8) Lithium battery said to operate at -70°C – New Electronics
Researchers are also looking to extend the temperate range at which Lithium-ion batteries perform. Fudan University carried out experiments with an ester based electrolyte, which conducted charge even at extremely low temperatures. Two organic compounds were used for the electrodes; a polytriphenylamine cathode and a polyimide NTCDA anode. Unlike the electrodes in regular lithium-ion batteries, these organic compounds were not reliant on intercalation, which slows as the temperature drops.
Therefore, the rechargeable battery worked well at -70°C; far colder than the temperature at which most commercial lithium-ion batteries lose most of their ability to conduct and store energy. However, research and development must continue as the specific energy of the battery is still low compared with commercial products, and the assembly process needs to be optimised.
9) New plating technology to make batteries safer – International Business Times
Temperature is not the sole factor influencing battery safety; dendritic branching can cause internal short circuiting.
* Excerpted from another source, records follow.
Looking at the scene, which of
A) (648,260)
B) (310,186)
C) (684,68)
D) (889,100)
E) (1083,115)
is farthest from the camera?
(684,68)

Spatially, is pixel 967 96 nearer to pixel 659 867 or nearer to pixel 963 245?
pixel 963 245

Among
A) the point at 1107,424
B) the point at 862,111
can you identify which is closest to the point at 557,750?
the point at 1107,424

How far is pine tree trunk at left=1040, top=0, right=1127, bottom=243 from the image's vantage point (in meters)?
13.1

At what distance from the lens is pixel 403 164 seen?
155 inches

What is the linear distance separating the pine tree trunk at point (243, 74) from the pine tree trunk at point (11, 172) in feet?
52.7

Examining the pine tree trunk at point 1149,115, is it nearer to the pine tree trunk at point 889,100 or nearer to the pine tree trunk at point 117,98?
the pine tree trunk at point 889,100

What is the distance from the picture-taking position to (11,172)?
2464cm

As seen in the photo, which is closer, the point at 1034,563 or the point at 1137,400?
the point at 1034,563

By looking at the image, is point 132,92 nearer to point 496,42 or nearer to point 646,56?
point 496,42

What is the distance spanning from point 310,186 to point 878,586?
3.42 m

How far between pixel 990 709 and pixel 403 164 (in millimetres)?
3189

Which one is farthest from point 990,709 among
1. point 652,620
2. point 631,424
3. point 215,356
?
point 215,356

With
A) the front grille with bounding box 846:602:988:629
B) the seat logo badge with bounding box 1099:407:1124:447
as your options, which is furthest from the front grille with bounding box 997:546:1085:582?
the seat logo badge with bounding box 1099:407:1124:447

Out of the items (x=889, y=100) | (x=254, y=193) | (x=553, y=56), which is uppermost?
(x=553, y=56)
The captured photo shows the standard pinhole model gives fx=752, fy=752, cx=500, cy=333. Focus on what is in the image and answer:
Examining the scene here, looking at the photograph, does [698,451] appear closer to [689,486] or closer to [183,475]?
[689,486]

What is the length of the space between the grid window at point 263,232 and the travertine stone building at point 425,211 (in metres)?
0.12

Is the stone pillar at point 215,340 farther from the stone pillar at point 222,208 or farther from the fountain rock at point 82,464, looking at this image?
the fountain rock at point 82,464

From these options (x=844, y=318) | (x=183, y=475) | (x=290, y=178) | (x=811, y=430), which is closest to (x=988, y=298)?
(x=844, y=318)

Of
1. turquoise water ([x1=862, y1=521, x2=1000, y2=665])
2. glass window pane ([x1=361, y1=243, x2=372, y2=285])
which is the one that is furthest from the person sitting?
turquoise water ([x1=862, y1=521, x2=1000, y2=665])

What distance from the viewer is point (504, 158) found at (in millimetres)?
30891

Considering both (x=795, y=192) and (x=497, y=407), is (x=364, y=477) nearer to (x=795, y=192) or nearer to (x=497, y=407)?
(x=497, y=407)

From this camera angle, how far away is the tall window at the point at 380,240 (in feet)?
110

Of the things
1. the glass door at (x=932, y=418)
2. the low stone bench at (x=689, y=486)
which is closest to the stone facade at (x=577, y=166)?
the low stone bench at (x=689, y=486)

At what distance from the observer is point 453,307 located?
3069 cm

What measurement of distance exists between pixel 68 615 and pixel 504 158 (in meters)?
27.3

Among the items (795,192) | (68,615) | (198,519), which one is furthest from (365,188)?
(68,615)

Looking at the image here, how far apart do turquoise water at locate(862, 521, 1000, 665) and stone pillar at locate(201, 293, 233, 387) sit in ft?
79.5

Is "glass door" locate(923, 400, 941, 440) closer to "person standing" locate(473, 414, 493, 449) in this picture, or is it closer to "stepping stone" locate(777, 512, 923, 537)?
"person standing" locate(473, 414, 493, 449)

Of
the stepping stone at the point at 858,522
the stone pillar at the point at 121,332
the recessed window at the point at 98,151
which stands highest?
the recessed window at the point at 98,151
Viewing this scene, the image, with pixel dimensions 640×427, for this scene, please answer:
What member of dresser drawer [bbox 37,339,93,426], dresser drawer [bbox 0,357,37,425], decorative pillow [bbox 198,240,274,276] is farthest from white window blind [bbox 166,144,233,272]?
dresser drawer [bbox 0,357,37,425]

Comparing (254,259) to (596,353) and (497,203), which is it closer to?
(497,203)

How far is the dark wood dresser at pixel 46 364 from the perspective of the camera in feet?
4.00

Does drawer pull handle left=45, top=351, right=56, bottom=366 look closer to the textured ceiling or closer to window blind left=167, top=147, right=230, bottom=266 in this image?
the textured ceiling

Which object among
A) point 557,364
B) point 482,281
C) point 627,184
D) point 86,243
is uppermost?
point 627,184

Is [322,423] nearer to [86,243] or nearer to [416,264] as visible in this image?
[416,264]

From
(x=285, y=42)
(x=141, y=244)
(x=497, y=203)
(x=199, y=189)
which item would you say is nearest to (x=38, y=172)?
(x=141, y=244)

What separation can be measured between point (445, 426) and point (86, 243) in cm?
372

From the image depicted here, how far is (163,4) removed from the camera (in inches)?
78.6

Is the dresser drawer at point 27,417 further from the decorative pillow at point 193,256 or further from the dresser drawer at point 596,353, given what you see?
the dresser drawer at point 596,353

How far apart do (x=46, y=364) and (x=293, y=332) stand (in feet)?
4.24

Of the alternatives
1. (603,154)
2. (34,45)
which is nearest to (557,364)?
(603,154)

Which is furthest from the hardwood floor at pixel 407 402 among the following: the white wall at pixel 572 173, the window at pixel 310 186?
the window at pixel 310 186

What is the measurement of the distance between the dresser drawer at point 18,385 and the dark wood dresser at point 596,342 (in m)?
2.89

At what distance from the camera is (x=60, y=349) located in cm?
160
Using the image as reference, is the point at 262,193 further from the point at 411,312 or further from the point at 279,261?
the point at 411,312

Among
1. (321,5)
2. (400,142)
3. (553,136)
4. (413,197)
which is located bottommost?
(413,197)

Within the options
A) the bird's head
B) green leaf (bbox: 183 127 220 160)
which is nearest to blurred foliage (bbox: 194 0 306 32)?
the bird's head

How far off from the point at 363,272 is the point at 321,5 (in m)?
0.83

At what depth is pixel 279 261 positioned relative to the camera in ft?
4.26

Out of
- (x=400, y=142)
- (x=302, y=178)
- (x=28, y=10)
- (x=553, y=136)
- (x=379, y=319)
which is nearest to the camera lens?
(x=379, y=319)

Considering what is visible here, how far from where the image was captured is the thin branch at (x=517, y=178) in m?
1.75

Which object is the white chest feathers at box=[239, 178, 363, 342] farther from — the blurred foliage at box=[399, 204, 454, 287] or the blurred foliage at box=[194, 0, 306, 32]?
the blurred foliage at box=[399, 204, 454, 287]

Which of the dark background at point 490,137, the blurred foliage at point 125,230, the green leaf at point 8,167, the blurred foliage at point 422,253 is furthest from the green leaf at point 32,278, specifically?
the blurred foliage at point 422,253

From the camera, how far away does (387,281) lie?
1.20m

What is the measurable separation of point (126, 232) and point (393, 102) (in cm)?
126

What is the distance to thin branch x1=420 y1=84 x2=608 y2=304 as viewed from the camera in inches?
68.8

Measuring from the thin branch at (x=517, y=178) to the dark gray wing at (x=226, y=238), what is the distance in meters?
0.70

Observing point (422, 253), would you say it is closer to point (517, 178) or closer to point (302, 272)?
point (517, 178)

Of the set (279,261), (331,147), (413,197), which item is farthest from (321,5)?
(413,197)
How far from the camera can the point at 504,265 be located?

Researchers at Shinshu University have tackled this by introducing a type of magnesium salt capable of combining with lithium. Although successful, they found it difficult to reverse, which is necessary in rechargeable batteries.
Therefore, research is ongoing using other types of magnesium salts and continuous improvements are being made to the electrochemical stability of the previously used salt combined with lithium to make reversal easier.
10) Recycling and reusing worn cathodes to make new lithium ion batteries – ScienceDaily
Not only are Li-ion batteries set to benefit from safety improvements, but there is also hope that more of them will become easier to recycle (less than 5% are presently recycled). In January, it was reported that nanoengineers at the University of California San Diego had developed an energy-efficient recycling process that restored used cathodes from spent lithium ion batteries to make them work comparably to newly manufactured products. The process involved harvesting degraded cathode particles from a used battery, then boiling and heat treating them.
Researchers built new batteries using the regenerated cathodes. This restored charge storage capacity, charging time and battery lifetime to their original levels.
As technology evolves, scientists gain more insight into the inner workings of Lithium-ion batteries to advance their development. Already an enviable choice for applications requiring a battery with high energy density and frequent discharge cycles; it is likely that Li-ion will continue to grow from strength to strength.